Houston we have a surplus

The Government's financial statements released today showed our first surplus since the Global Financial Crisis struck – $414 million.

This is psychologically important. Economically there's not a big difference between a $400 million surplus and when you have revenue of $95 billion. But it continues a trend of fiscal discipline which has paid off.

Also Andrew Little claimed somewhat hysterically that a failure to achieve surplus would be the biggest political betrayal or deception of his lifetime. So does this mean it is the biggest kept promise of his lifetime?

Note that this is the OBEGAL surplus. It excludes stuff such as Reserve Bank dividends and financial market revaluations. If you include that there is a surplus of $5.7 billion. But the OBEGAL is the important one.

None of our major comparative countries such as Australia, Canada, the Euro zone, UK and the US are back in surplus.  In they all have significant deficits and are only projected to reach surplus around 2020.

Just four years ago the deficit was almost $20 billion. But the story actually goes back to 2008. Labour had ramped up spending by so much, that when the GFC hit, the forecast wasn't just for a decade of deficits, but as the chart from the 2008 DEFU shows, a permanent structural deficit. That means never getting back to surplus, and just borrowing endlessly. The forecast was that even as far out as 2023, we would have a deficit of around 2% of GDP (around $5 billion) but possibly as high as 4% of GDP.

So how has the deficit been eliminated? Well core crown expenses have increased by only $2.2 billion since 2011, while revenue has increased by $15.1 billion thanks to a growing economy. This is what Governments need to do – have expenditure grow slower than the economy.

Core crown expenses were forecast in 2008 DEFU to be 35% of GDP and they have ended up being 30% of GDP. That is a huge amount of fiscal restraint – in nominal terms that is spending $12.5 billion a year lower than forecast.

And this includes spending $12.9 billion (net of reinsurance) on Canterbury earthquake recovery

This is due to some policy changes (Kiwisaver subsidies) and some general fiscal restraint with much lower allowances for new initiatives, and a big focus in the public sector on reprioritising spending rather than getting new funding.

Does anyone seriously think Labour would have got spending down to 30% of GDP? They opposed pretty much every policy change and every piece of fiscal restraint. In their last three years of office Labour increased core crown expenses by $17.5 billion.

The 2008 DEFU forecast gross debt reaching 57% of GDP (in 2023) and net debt 47%. Instead it looks like it will peak at around 36% gross and 25% net. That is around $55 billion less debt.

But this is not the end of fiscal restraint, but only the beginning of the end.

The weaker economy means a surplus for this current year is not guaranteed. There is no room for a big spend up. Core crown expenditure should grow no faster than the economy so that it reduces as a percentage of GDP. I think 25% would be a good target – that would allow significant tax relief (and people get taxed more as inflation pushes them up the tax brackets).

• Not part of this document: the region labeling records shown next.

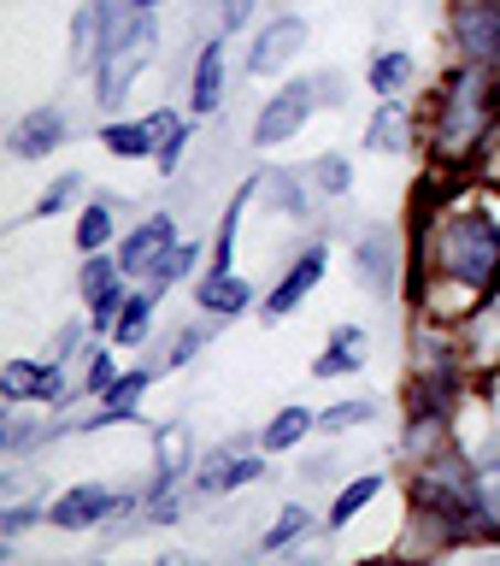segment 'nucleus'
<instances>
[{
  "label": "nucleus",
  "mask_w": 500,
  "mask_h": 566,
  "mask_svg": "<svg viewBox=\"0 0 500 566\" xmlns=\"http://www.w3.org/2000/svg\"><path fill=\"white\" fill-rule=\"evenodd\" d=\"M194 307L206 318H242L254 307V283H242L236 265H206V277L194 283Z\"/></svg>",
  "instance_id": "nucleus-14"
},
{
  "label": "nucleus",
  "mask_w": 500,
  "mask_h": 566,
  "mask_svg": "<svg viewBox=\"0 0 500 566\" xmlns=\"http://www.w3.org/2000/svg\"><path fill=\"white\" fill-rule=\"evenodd\" d=\"M448 42H454V60L494 65L500 60V0H454L448 7Z\"/></svg>",
  "instance_id": "nucleus-8"
},
{
  "label": "nucleus",
  "mask_w": 500,
  "mask_h": 566,
  "mask_svg": "<svg viewBox=\"0 0 500 566\" xmlns=\"http://www.w3.org/2000/svg\"><path fill=\"white\" fill-rule=\"evenodd\" d=\"M206 336H212L206 325H183V331H177V343H171V354H166V366H171V371H177V366H189L194 354L206 348Z\"/></svg>",
  "instance_id": "nucleus-37"
},
{
  "label": "nucleus",
  "mask_w": 500,
  "mask_h": 566,
  "mask_svg": "<svg viewBox=\"0 0 500 566\" xmlns=\"http://www.w3.org/2000/svg\"><path fill=\"white\" fill-rule=\"evenodd\" d=\"M153 307H159V290L148 283L141 295H130L124 301V313H118V325H113V343L118 348H141L153 336Z\"/></svg>",
  "instance_id": "nucleus-23"
},
{
  "label": "nucleus",
  "mask_w": 500,
  "mask_h": 566,
  "mask_svg": "<svg viewBox=\"0 0 500 566\" xmlns=\"http://www.w3.org/2000/svg\"><path fill=\"white\" fill-rule=\"evenodd\" d=\"M113 219H118V201H113V195H95V201L77 212V254H100V248H113Z\"/></svg>",
  "instance_id": "nucleus-24"
},
{
  "label": "nucleus",
  "mask_w": 500,
  "mask_h": 566,
  "mask_svg": "<svg viewBox=\"0 0 500 566\" xmlns=\"http://www.w3.org/2000/svg\"><path fill=\"white\" fill-rule=\"evenodd\" d=\"M130 507H141V490L136 495H124V490H106V484H71V490H60L47 502V525L53 531H95V525H106L113 513H130Z\"/></svg>",
  "instance_id": "nucleus-7"
},
{
  "label": "nucleus",
  "mask_w": 500,
  "mask_h": 566,
  "mask_svg": "<svg viewBox=\"0 0 500 566\" xmlns=\"http://www.w3.org/2000/svg\"><path fill=\"white\" fill-rule=\"evenodd\" d=\"M312 184H318L325 201H342V195L353 189V159L348 154H318L312 159Z\"/></svg>",
  "instance_id": "nucleus-30"
},
{
  "label": "nucleus",
  "mask_w": 500,
  "mask_h": 566,
  "mask_svg": "<svg viewBox=\"0 0 500 566\" xmlns=\"http://www.w3.org/2000/svg\"><path fill=\"white\" fill-rule=\"evenodd\" d=\"M336 472V454H312L307 467H300V478H330Z\"/></svg>",
  "instance_id": "nucleus-40"
},
{
  "label": "nucleus",
  "mask_w": 500,
  "mask_h": 566,
  "mask_svg": "<svg viewBox=\"0 0 500 566\" xmlns=\"http://www.w3.org/2000/svg\"><path fill=\"white\" fill-rule=\"evenodd\" d=\"M124 265H118V248H100V254H83V272H77V295L95 301L106 283H118Z\"/></svg>",
  "instance_id": "nucleus-29"
},
{
  "label": "nucleus",
  "mask_w": 500,
  "mask_h": 566,
  "mask_svg": "<svg viewBox=\"0 0 500 566\" xmlns=\"http://www.w3.org/2000/svg\"><path fill=\"white\" fill-rule=\"evenodd\" d=\"M500 124V77L494 65H466L448 71V83L430 101V159L448 171H471L477 148Z\"/></svg>",
  "instance_id": "nucleus-2"
},
{
  "label": "nucleus",
  "mask_w": 500,
  "mask_h": 566,
  "mask_svg": "<svg viewBox=\"0 0 500 566\" xmlns=\"http://www.w3.org/2000/svg\"><path fill=\"white\" fill-rule=\"evenodd\" d=\"M494 77H500V60H494Z\"/></svg>",
  "instance_id": "nucleus-42"
},
{
  "label": "nucleus",
  "mask_w": 500,
  "mask_h": 566,
  "mask_svg": "<svg viewBox=\"0 0 500 566\" xmlns=\"http://www.w3.org/2000/svg\"><path fill=\"white\" fill-rule=\"evenodd\" d=\"M312 431H318V413H312V407H300V401H289V407H277V413L265 419L259 449H265V454H289V449H300Z\"/></svg>",
  "instance_id": "nucleus-19"
},
{
  "label": "nucleus",
  "mask_w": 500,
  "mask_h": 566,
  "mask_svg": "<svg viewBox=\"0 0 500 566\" xmlns=\"http://www.w3.org/2000/svg\"><path fill=\"white\" fill-rule=\"evenodd\" d=\"M365 419H377V401H365V396L330 401L325 413H318V431H325V437H342V431H353V424H365Z\"/></svg>",
  "instance_id": "nucleus-31"
},
{
  "label": "nucleus",
  "mask_w": 500,
  "mask_h": 566,
  "mask_svg": "<svg viewBox=\"0 0 500 566\" xmlns=\"http://www.w3.org/2000/svg\"><path fill=\"white\" fill-rule=\"evenodd\" d=\"M477 467V502H483V520H489V531L500 537V442L483 454V460H471Z\"/></svg>",
  "instance_id": "nucleus-28"
},
{
  "label": "nucleus",
  "mask_w": 500,
  "mask_h": 566,
  "mask_svg": "<svg viewBox=\"0 0 500 566\" xmlns=\"http://www.w3.org/2000/svg\"><path fill=\"white\" fill-rule=\"evenodd\" d=\"M65 437V419L60 424H47V419H24V413H7V431H0V454H30V449H42V442H60Z\"/></svg>",
  "instance_id": "nucleus-26"
},
{
  "label": "nucleus",
  "mask_w": 500,
  "mask_h": 566,
  "mask_svg": "<svg viewBox=\"0 0 500 566\" xmlns=\"http://www.w3.org/2000/svg\"><path fill=\"white\" fill-rule=\"evenodd\" d=\"M224 106V35H212L194 53V71H189V113L194 118H212Z\"/></svg>",
  "instance_id": "nucleus-15"
},
{
  "label": "nucleus",
  "mask_w": 500,
  "mask_h": 566,
  "mask_svg": "<svg viewBox=\"0 0 500 566\" xmlns=\"http://www.w3.org/2000/svg\"><path fill=\"white\" fill-rule=\"evenodd\" d=\"M177 242V219L166 207L148 212V219H136V230L118 242V265H124V277H148L153 272V260L166 254V248Z\"/></svg>",
  "instance_id": "nucleus-12"
},
{
  "label": "nucleus",
  "mask_w": 500,
  "mask_h": 566,
  "mask_svg": "<svg viewBox=\"0 0 500 566\" xmlns=\"http://www.w3.org/2000/svg\"><path fill=\"white\" fill-rule=\"evenodd\" d=\"M413 77H418V60L406 48H377V53H371V65H365V83H371V95H377V101L406 95Z\"/></svg>",
  "instance_id": "nucleus-18"
},
{
  "label": "nucleus",
  "mask_w": 500,
  "mask_h": 566,
  "mask_svg": "<svg viewBox=\"0 0 500 566\" xmlns=\"http://www.w3.org/2000/svg\"><path fill=\"white\" fill-rule=\"evenodd\" d=\"M77 343H83V325L71 318V325H60V336H53V360H65V354L77 348Z\"/></svg>",
  "instance_id": "nucleus-39"
},
{
  "label": "nucleus",
  "mask_w": 500,
  "mask_h": 566,
  "mask_svg": "<svg viewBox=\"0 0 500 566\" xmlns=\"http://www.w3.org/2000/svg\"><path fill=\"white\" fill-rule=\"evenodd\" d=\"M113 384H118V360H113V348H100V343H95V348H88V360H83V384H77V389L100 401Z\"/></svg>",
  "instance_id": "nucleus-33"
},
{
  "label": "nucleus",
  "mask_w": 500,
  "mask_h": 566,
  "mask_svg": "<svg viewBox=\"0 0 500 566\" xmlns=\"http://www.w3.org/2000/svg\"><path fill=\"white\" fill-rule=\"evenodd\" d=\"M265 184H272V195H277L283 212H295V219H307V212H312V195L300 189V184H307V171H272Z\"/></svg>",
  "instance_id": "nucleus-34"
},
{
  "label": "nucleus",
  "mask_w": 500,
  "mask_h": 566,
  "mask_svg": "<svg viewBox=\"0 0 500 566\" xmlns=\"http://www.w3.org/2000/svg\"><path fill=\"white\" fill-rule=\"evenodd\" d=\"M365 348H371V336H365V325H336L330 331V348L312 360V378H353V371L365 366Z\"/></svg>",
  "instance_id": "nucleus-17"
},
{
  "label": "nucleus",
  "mask_w": 500,
  "mask_h": 566,
  "mask_svg": "<svg viewBox=\"0 0 500 566\" xmlns=\"http://www.w3.org/2000/svg\"><path fill=\"white\" fill-rule=\"evenodd\" d=\"M130 0H83L77 18H71V71H88L113 42V30L130 18Z\"/></svg>",
  "instance_id": "nucleus-10"
},
{
  "label": "nucleus",
  "mask_w": 500,
  "mask_h": 566,
  "mask_svg": "<svg viewBox=\"0 0 500 566\" xmlns=\"http://www.w3.org/2000/svg\"><path fill=\"white\" fill-rule=\"evenodd\" d=\"M325 272H330V248H325V242L300 248L295 265L272 283V295L259 301V313H265V318H289V313L300 307V301H307V295L318 290V283H325Z\"/></svg>",
  "instance_id": "nucleus-11"
},
{
  "label": "nucleus",
  "mask_w": 500,
  "mask_h": 566,
  "mask_svg": "<svg viewBox=\"0 0 500 566\" xmlns=\"http://www.w3.org/2000/svg\"><path fill=\"white\" fill-rule=\"evenodd\" d=\"M47 520V507H35V502H12V507H0V537H24L30 525H42Z\"/></svg>",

So it is good to see a surplus as the outcome of fiscal discipline. But we need the discipline to continue. I will reveal later this week an estimate of how much extra spending would have been incurred if the Government did everything opposition MPs and lobby groups had demanded in terms of extra spending.

The other focus for the Government needs to be further reforms, to boost the economy. Keeping a lid of spending is necessary, but not sufficient by itself.